Taking a sip from my mug, I savor the warm coffee sliding down my tightened throat. Pumpkin, nutmeg, cinnamon, and a hint of maple syrup that was tapped and boiled from a maple in the front yard dance along my tastebuds.
My chest drums in an elevated rhythm.
Good morning, anxiety. So nice of you to join us so early in the day.
A playful twinkle passes through Emy’s warm brown eyes as she picks up her chin and greets the rising sun. “You know, I might actually know someone who could help.”
“You do?” I ask, shooting up from my resigned slump. Somewhere in my bedroom, my planner bursts into a spontaneous rendition of Handel’s “Hallelujah Chorus”. Maybe today won’t be a total bust after all.
“Yeah, she used to be the lead in all the school plays in my high school.”
Oddly suspicious, because Emy and I went to the same high school and that person was…
“But for whatever reason, she’s resigned herself to playing Mary at the fair, where no one notices her goddess self.”
Me. She’s referring to me. I was always the lead in the school and town productions, and I play Mary now.
The jury is out on the whole goddess thing, though. Goddesses are usually powerful warriors, and I’m whatever the opposite of that is.
Maybe a flimsy chicken. Like those floppy rubber ones that you squeeze, and they make a dying squawk.
“No. No way am I playing Lydia.” I shoot her some seriously dirty side-eye. Which, to be fair, given said flimsy chicken personality, is probably as dirty as a well-rinsed dish sitting futilely in the dishwasher for a second wash.
It’s been five years since I buried the highly potent foolish gene I inherited from my mother. I can’t risk it surfacing again, even if it’s for the good of the fair.
Acting the part of the jester was never a good look on me.
“Oh, come on, Aulie. At least consider it.”
“Absolutely not. You know my stance on Lydia. She’s—”
“—Too foolish, impulsive, selfish, and naïve to the implications of falling heedlessly in love without suspect of character, much like Marianne—” Emy mimics me, in an insultingly docile tone. “Take out the selfish part, and that sounds like somebody who used to thrive under those conditions.”
“I wouldn’t exactly call my romantic history thriving, but sure,” I say, because I hardly consider a handful of men who never made it past a second date and a cheating ex-fiancé who ruined acting for me, successful.
Emy’s not wrong about how similar the youngest Bennet sister and I used to be, though. A huge part of my reluctance to take up the role is that there’s a buried part of me thatislike her. A part of me that is in love with love and happily-ever-afters and careless with my heart. A part that’s in peril of falling head-over-heels with anything that pays me attention.
After far too many heartbreaks, I’ve learned to keep that piece hidden, and to approach any new relationships cautiously, because platonic or romantic, I’m doomed to love and hurt intensely. It’s a part of my DNA I can’t change, just as much as Gus can’t change being protective, or Emy can’t alter her tendency to meddle in other people’s affairs.
I, Aulie Desfleurs, will always be a fool in love.
And so, I must be cautious in my approach to it. Avoid it at all costs.

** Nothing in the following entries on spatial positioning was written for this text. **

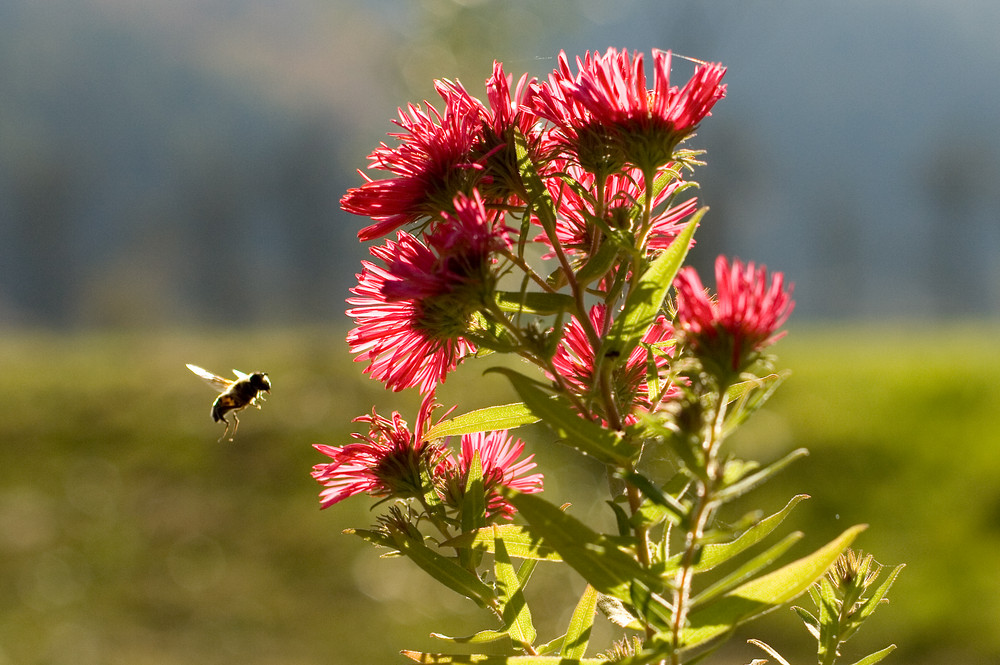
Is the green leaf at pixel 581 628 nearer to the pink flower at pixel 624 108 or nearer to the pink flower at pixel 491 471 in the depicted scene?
the pink flower at pixel 491 471

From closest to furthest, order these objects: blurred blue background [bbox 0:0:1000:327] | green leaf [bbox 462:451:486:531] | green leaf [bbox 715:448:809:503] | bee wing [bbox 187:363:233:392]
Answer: green leaf [bbox 715:448:809:503]
green leaf [bbox 462:451:486:531]
bee wing [bbox 187:363:233:392]
blurred blue background [bbox 0:0:1000:327]

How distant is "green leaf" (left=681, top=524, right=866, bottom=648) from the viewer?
458mm

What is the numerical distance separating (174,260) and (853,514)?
5229 centimetres

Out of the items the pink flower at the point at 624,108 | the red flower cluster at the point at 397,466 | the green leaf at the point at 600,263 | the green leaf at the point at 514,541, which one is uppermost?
the pink flower at the point at 624,108

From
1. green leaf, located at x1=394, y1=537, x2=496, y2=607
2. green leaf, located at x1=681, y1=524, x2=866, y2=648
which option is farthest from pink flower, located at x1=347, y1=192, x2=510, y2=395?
green leaf, located at x1=681, y1=524, x2=866, y2=648

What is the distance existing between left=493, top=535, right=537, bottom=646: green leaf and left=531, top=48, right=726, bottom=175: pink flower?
0.29 metres

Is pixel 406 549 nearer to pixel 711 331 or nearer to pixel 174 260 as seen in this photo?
pixel 711 331

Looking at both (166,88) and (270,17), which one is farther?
(270,17)

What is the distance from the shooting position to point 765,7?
7331cm

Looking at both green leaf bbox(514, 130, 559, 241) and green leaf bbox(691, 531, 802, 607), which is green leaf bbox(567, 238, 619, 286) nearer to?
green leaf bbox(514, 130, 559, 241)

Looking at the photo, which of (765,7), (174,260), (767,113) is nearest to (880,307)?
Answer: (767,113)

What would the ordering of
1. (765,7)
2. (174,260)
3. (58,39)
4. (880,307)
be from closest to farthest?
(174,260) → (880,307) → (58,39) → (765,7)

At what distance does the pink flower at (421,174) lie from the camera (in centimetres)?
58

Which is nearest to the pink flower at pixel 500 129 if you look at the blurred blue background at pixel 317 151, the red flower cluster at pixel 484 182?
the red flower cluster at pixel 484 182
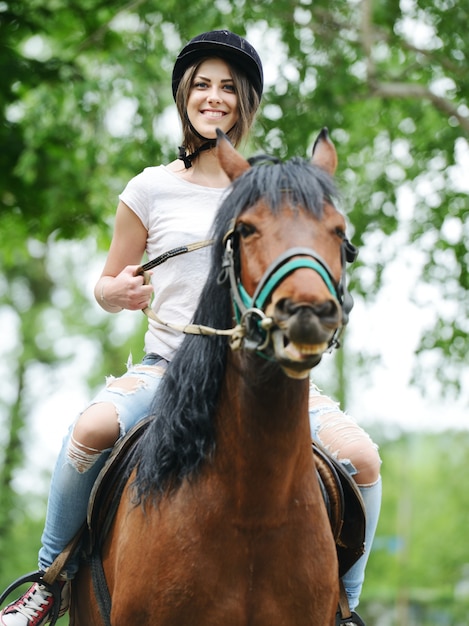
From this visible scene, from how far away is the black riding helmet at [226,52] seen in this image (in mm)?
4777

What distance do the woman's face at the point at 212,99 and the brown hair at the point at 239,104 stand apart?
0.08 feet

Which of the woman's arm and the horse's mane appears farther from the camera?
the woman's arm

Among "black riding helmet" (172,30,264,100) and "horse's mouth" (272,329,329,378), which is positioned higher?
"black riding helmet" (172,30,264,100)

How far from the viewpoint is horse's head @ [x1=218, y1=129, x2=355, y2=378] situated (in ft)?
10.4

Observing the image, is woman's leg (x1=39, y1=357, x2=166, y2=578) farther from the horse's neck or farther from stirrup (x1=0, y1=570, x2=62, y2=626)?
the horse's neck

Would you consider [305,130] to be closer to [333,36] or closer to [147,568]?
[333,36]

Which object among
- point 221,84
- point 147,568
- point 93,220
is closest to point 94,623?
point 147,568

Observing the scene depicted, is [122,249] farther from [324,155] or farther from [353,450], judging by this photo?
[353,450]

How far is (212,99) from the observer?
15.5ft

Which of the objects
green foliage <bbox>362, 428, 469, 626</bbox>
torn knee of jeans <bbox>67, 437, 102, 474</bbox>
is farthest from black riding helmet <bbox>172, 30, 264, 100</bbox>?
green foliage <bbox>362, 428, 469, 626</bbox>

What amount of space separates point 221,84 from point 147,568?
2.36 m

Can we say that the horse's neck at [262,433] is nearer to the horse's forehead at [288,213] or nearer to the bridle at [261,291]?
the bridle at [261,291]

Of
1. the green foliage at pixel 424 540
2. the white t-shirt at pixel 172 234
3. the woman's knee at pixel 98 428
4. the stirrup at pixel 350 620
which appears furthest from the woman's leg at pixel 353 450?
the green foliage at pixel 424 540

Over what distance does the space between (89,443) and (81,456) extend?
83mm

Playing Lydia is too dangerous—what if the character unlocks that part of me again? What if I can’t control her?
No, I’ve had enough heartbreak over the past few years without bringing it on myself. It’s best to stay safe and be the plain, boring Mary that both my safety and sanity require.
A spasm suddenly grips my lower half, and I discreetly press a hand to the right side of my abdomen. Hopefully, Emy won’t notice the shift.
Almost immediately, her eyes narrow to my hand. Darn it all, I’m not even hiding my pain well today.
“Make sure you mention that pain in your appointment today,” Emy says. “Those spasms are definitely happening more often than they used to.”
I sigh. She’s right. An unknown pain has been troubling me for half of my life, and recently, it’s gotten worse. She shouldn’t worry, though. I’m certainly not, since doctors tell me all the time I’m just a total softie. Things like my period bother me way too much, usually curling me up in a ball and forcing me to crawl from room to room. Tough, strong people like Emy run marathons during theirs.
“It’s probably nothing, like it always is.” I suck in a breath. “It’s fine. I’m fine.”
“Mmhmm. Sure.” Emy purses her lips. “I know it’s not natural for you, but please try to be more assertive in there today. I’m sick of this for you.”